**BRIEF 1**
Repeat everything in the passage on Catalyst's amended plan from "- the definition" down to "than October 30, 2017.", keeping the wording unchanged.
**BRIEF 2**
According to the passage on Catalyst's amended plan, what happens to the Priority Lien Debt Cap?
**BRIEF 3**
Resume the passage on Catalyst's amended plan after its last sentence and write what comes next.

**DOCUMENT SEGMENT**
########
Under the Amended Plan, Catalyst has agreed to use commercially reasonable efforts to sell all of its right, title and interest in Powell River Energy Inc. and the Powell River Energy Limited Partnership (PRELP) comprising 50,001 common shares in Powell River Energy Inc., long term subordinated debt of $20.8 million owed by Powell River Energy Inc. to Catalyst Paper Energy Holdings Inc. and a 49.95% limited partnership interest in PRELP. The PREI Proceeds Pool shall consist of an amount equal to 50% of the net proceeds received by Catalyst on account of the sale of the PREI Interest. The sale shall be conducted pursuant to an amended sale and investor solicitation process, which would likely not include a stalking horse bid, to be established and approved by the Supreme Court of British Columbia (Court) following obtainment of the Sanction Order for the Plan and is subject to the terms of a contractual right of first refusal in favour of Catalyst’s joint venture partner.

Power River Energy Inc. owns two hydroelectric dams near the Powell River mill, with a combined generating capacity of 83 megawatts. Pursuant to a power purchase agreement between Catalyst Paper and Power River Energy Inc., Power River Energy Inc. provides the power generated by its facilities to Catalyst Paper at a fixed rate approximating current British Columbia Hydro and Power Authority rates. Power River Energy Inc.’s hydroelectric facilities supply approximately 40% of the annual power needs of the Powell River mill, although this amount varies depending on hydrological conditions. The power purchase agreement will continue following the sale.

New First Lien Notes

· There are no material changes to the terms of the New Notes under the Amended Plan other than as described above and other than:

- the Priority Lien Debt Cap will be reduced from US$400 million to US$325 million;

- the definition of Threshold PIK Notes will be revised to refer to New Notes outstanding, if any, in excess of US$250 million (as opposed to US$325 million), excluding any New Notes issued after the issue date (other than any PIK notes); and

- the maturity date of the New Notes will be November 1, 2017 rather than October 30, 2017.
########
**DATA SHOWN**
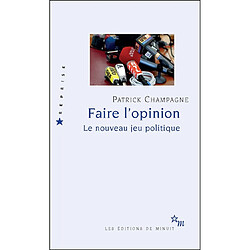 Faire l'opinion : le nouveau jeu politique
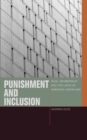 Punishment and Inclusion : Race, Membership, and the Limits of American Liberalism - Book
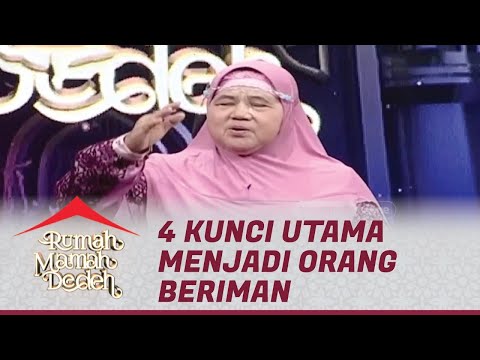 4 Pondasi Penting untuk Membangun Keimanan & Amal Sholeh yang Kuat | Rumah Mamah Dedeh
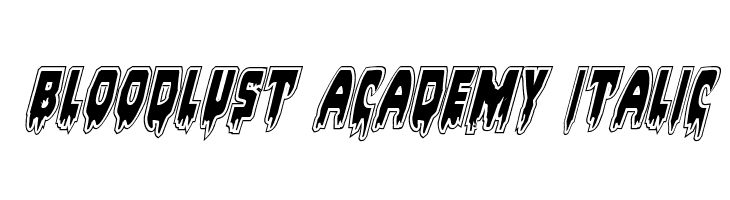 Bloodlust Academy Italic Font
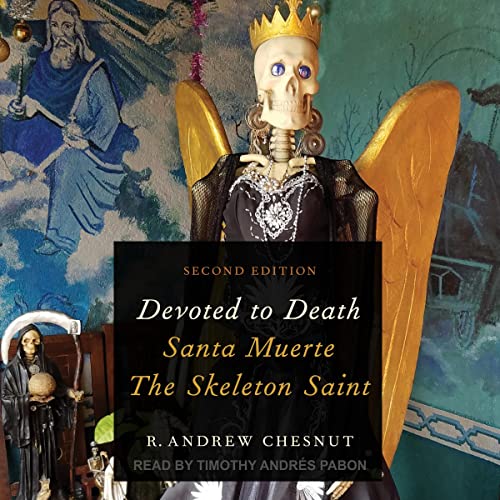 Devoted to Death: Santa Muerte, the Skeleton Saint, 2nd Edition (Audio CD)
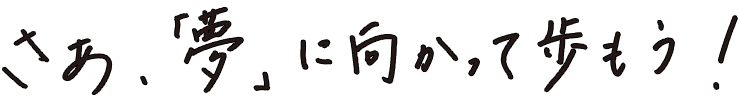 さぁ、「夢」と共に歩もう！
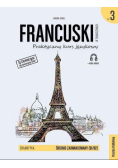 Francuski praktyczny kurs językowy gramatyka poziom średniozaawansowany (B1/B2) Część 3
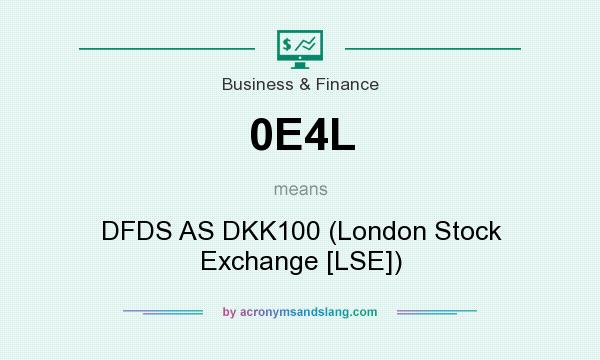 What does 0E4L mean? It stands for DFDS AS DKK100 (London Stock Exchange [LSE])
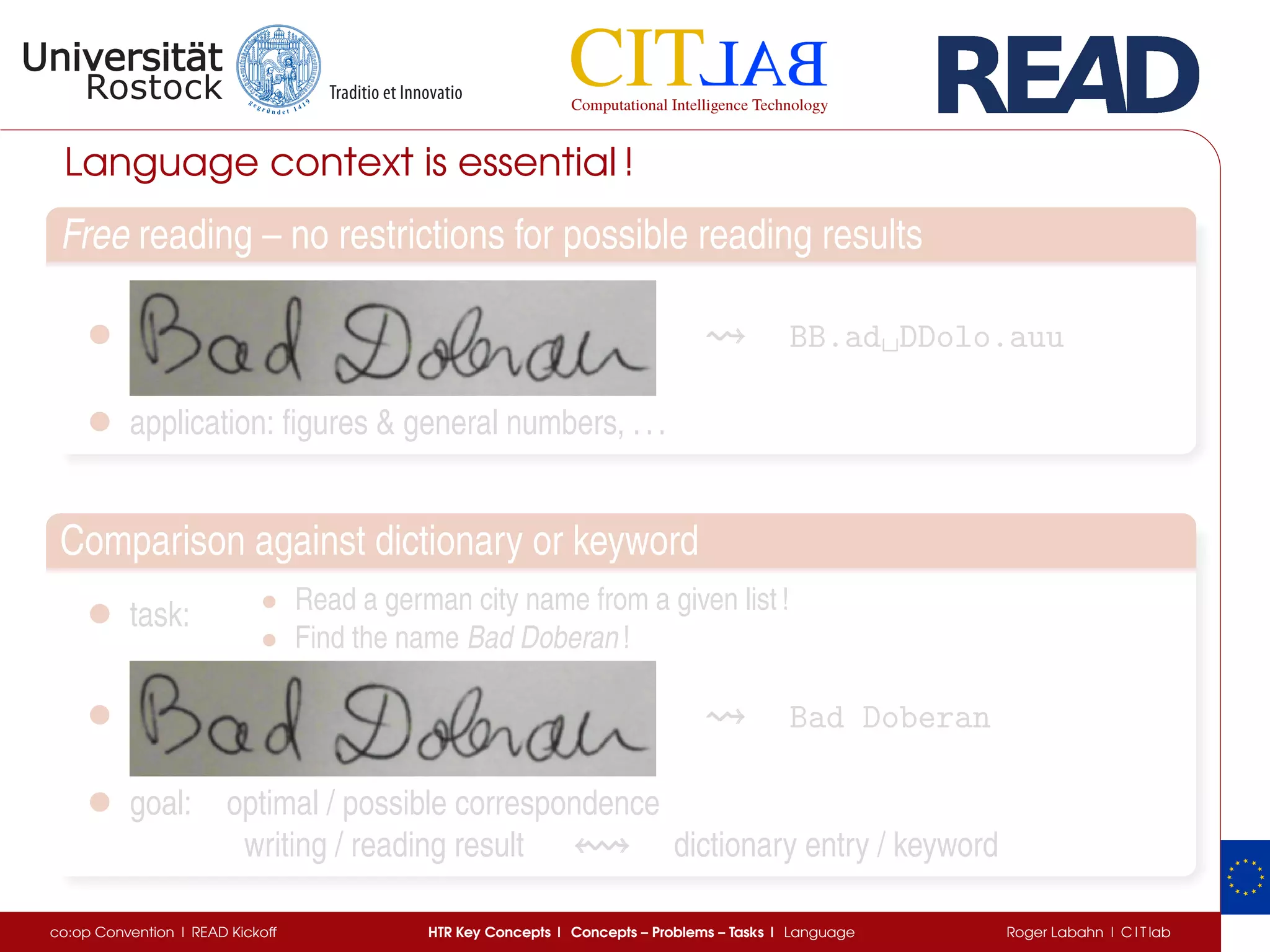 Language context is essential !
Free reading – no restrictions for possible reading results
• BB.ad␣DDolo.auu
• application: ﬁgures & general numbers, ...
Comparison against dictionary or keyword
• task: • Read a german city name from a given list !
• Find the name Bad Doberan !
• Bad Doberan
• goal: optimal / possible correspondence
writing / reading result dictionary entry / keyword
co:op Convention | READ Kickoff HTR Key Concepts | Concepts – Problems – Tasks | Language Roger Labahn | C I T lab
 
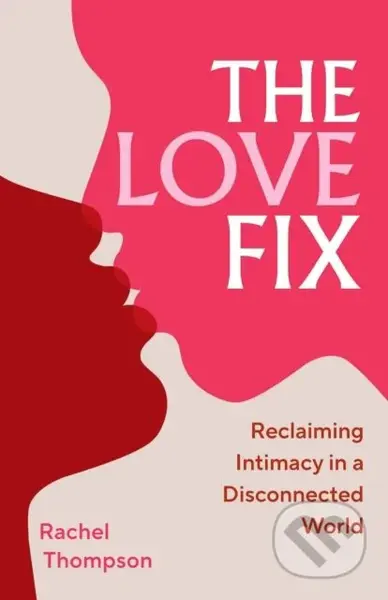 The Love Fix (Reclaiming Intimacy in a Disconnected World) - kniha z kategorie Psychologie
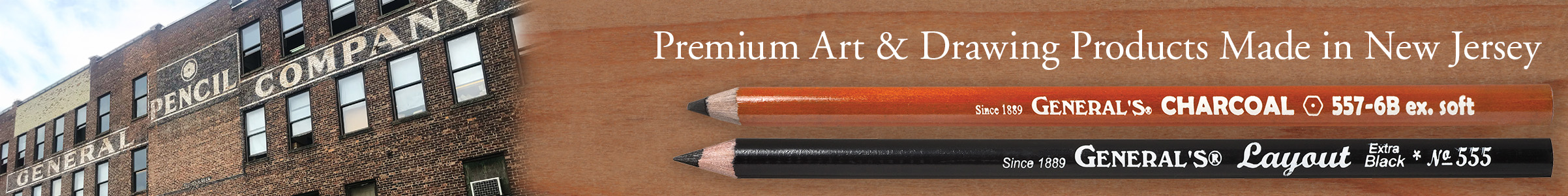 A brick building with "GENERAL PENCIL COMPANY" painted on it is on the left. On the right, two art pencils and the text: "Premium Art & Drawing Products Made in New Jersey" are shown on a tan background.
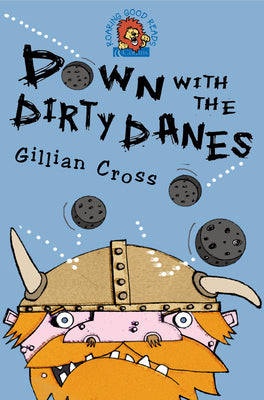 Book cover of Down with the Dirty Danes! by Cross, Gillian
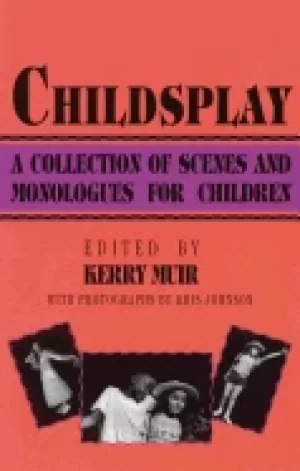 Image of childsplay a collection of scenes and monologues for children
########
**TASK OUTPUT 1**
- the definition of Threshold PIK Notes will be revised to refer to New Notes outstanding, if any, in excess of US$250 million (as opposed to US$325 million), excluding any New Notes issued after the issue date (other than any PIK notes); and

- the maturity date of the New Notes will be November 1, 2017 rather than October 30, 2017.

**TASK OUTPUT 2**
It is reduced from US$400 million to US$325 million.

**TASK OUTPUT 3**
Required Approvals

Implementation of the Amended Plan will be subject to the requisite approval by Catalyst Paper’s secured and unsecured creditors at the Meetings to be held on May 23, 2012, the approval of the Court and, to the extent applicable, the approval of the United States Bankruptcy Court for the District of Delaware. In the event the Amended Plan is not approved at the Meetings, Catalyst Paper will commence a sale transaction in accordance with certain agreed and Court-approved sale and investor solicitation procedures.

Conditions and Timing of Distributions

Implementation of the Amended Plan remains subject to a number of other conditions including a condition that Catalyst shall have entered into agreements with respect to a new ABL Facility and, if necessary, Exit Facility, satisfactory to the Majority Initial Supporting Noteholders, in consultation with the Initial Supporting Unsecured Noteholders. The conditions are set out in the Amended Plan and in the Circular. Please see below for information as to how to obtain a copy of these documents. Under the Amended Plan, each of these conditions must be satisfied within 45 days of the date of the Sanction Order unless such condition is waived or the date for fulfillment is extended in accordance with the provisions of the Amended Plan.

The Amended Plan contemplates that distributions to the holders of the Unsecured Notes and General Unsecured Creditors (other than General Unsecured Creditors who are receiving the Convenience Cash Amount) will not be made until all claims of Unsecured Creditors being disputed have been allowed or determined by Final Order in accordance with the Claims Procedure Order.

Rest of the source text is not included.